Just two of the many alcohol bottles recovered from a rubbish pit at Violet Cottage. Image: C. Dickson.

Most of the remainder of the artefacts recovered from the site were either ceramics or animal bones (i.e. food waste from the Moores’ meals). The ceramics included a range of serving wares that suggested a well-to-do middle class establishment. There was a tureen, a platter, a milk jug and dinner plates, as well as more utilitarian items, such as chamber pots, a colander and a rather fabulous wash basin. There was only one tea cup, one saucer and no teapots – while that may not seem that interesting, archaeologists have often identified the presence and role of women on 19th century archaeological sites through the ritual of afternoon tea, and the material remains of that ritual. There was some evidence, however, to suggest a matching set of sprigged ware – and this may have been a tea set, as the items from this set were a milk jug, a saucer and a side plate.

 Ceramics from Violet Cottage. Clockwise from top left: a tureen, a Fibre-decorated side plate, the base of a serving dish and a colander. Image: C. Dickson.


Ceramics from Violet Cottage. Clockwise from top left: a tureen, a Fibre-decorated side plate, the base of a serving dish and a colander. Image: C. Dickson.

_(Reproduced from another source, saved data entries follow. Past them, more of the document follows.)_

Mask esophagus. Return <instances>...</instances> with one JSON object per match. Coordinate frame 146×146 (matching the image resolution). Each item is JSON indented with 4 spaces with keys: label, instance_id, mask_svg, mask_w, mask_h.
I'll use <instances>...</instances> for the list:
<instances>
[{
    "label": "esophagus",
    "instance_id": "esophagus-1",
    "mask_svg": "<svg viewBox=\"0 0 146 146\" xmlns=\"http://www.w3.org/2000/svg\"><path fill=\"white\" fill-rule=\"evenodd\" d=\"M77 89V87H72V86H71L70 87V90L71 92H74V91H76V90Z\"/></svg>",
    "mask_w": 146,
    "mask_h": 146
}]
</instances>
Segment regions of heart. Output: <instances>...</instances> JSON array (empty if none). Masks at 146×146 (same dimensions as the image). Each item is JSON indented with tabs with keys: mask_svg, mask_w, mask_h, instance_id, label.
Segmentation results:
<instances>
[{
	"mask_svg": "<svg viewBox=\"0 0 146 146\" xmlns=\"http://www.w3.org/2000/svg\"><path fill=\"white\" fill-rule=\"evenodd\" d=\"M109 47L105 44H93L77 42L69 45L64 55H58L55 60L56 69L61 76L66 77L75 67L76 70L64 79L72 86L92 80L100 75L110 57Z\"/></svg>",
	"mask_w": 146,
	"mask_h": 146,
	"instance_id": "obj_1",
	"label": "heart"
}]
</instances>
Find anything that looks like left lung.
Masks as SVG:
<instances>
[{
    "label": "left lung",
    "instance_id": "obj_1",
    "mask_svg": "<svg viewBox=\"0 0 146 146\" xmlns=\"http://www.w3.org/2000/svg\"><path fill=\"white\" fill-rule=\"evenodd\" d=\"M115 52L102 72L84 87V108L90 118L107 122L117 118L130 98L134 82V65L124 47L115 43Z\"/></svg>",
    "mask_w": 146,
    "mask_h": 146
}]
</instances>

 Fragments of sprigged porcelain recovered from Violet Cottage. Image: C. Dickson.


Fragments of sprigged porcelain recovered from Violet Cottage. Image: C. Dickson.

The animal bones tell us that the Moores were eating mutton and beef, with a preference for mutton, and a range of both cheap and expensive cuts present – beef cheek anyone? The cuts of mutton were from both the forequarter (or shoulder) and the leg, with the latter suggesting the consumption of roast mutton. In amongst all this evidence for food and its consumption, it is perhaps surprising that no condiment containers were recovered from the site – no vinegars, salad oils or pickles.

 A wash basin decorated with the Magnolia pattern, found at Violet Cottage. Image: C. Dickson.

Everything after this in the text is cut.